Atravesamos los campos secos hacia el sur, donde decían que los almohades alzaban su estandarte con soberbia. Yo creía que iba a enfrentar soldados, hombres de armas como yo, pero en las aldeas encontré humo, cadáveres… y llanto. No eran infieles los que yacían en los caminos, sino mujeres desmembradas, niños con los ojos abiertos y sin aliento. Los nuestros lo habían hecho, los que decían combatir por Cristo.

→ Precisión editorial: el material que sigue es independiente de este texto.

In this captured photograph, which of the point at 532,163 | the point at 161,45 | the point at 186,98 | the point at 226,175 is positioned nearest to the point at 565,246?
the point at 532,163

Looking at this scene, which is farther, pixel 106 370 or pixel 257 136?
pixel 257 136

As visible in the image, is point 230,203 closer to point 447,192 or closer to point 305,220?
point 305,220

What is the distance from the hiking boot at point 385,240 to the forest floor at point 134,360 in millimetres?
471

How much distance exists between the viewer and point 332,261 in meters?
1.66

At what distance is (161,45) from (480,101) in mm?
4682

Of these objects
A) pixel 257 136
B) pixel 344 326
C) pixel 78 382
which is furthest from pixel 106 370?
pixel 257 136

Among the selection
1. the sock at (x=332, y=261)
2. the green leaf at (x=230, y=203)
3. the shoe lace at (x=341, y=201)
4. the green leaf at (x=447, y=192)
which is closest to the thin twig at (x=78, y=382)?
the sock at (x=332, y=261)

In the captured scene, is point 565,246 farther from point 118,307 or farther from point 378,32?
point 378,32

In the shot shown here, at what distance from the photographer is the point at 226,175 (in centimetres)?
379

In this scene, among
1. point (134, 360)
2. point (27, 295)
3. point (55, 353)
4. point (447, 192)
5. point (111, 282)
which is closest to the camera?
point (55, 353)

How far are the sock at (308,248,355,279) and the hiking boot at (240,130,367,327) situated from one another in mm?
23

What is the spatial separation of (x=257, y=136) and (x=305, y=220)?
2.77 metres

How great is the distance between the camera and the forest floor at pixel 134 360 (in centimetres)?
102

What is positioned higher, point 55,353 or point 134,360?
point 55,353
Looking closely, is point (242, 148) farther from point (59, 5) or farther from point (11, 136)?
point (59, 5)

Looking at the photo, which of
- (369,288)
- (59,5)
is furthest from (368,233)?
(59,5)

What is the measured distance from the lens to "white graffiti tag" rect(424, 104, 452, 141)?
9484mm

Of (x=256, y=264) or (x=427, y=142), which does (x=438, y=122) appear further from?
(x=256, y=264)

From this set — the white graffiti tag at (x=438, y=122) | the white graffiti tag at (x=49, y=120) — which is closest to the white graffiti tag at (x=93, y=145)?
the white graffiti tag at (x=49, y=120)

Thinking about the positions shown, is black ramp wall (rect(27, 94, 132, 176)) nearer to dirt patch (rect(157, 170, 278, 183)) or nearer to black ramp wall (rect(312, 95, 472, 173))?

Una mañana, en el campamento, vi a un joven escudero vomitar después de ver a un anciano carbonizado en una choza. Le puse una mano en el hombro. No supe qué decirle. ¿Cómo se explica la sangre en las manos cuando uno creyó vestir la cruz por justicia?
Cada día aborrezco más lo que veo. Me revuelven las tripas las órdenes que bajan de lo alto, de quienes no pisan el barro ni oyen los gritos. Nos usan como carne, como hierro sin alma. Y aún tienen el descaro de llamarlo sagrado.
Maldigo a quienes nos envían sin piedad, maldigo sus promesas huecas de gloria y cielo. No hay gloria en matar inocentes. No hay cielo al final de este sendero. Solo queda el polvo, la sangre… y el silencio.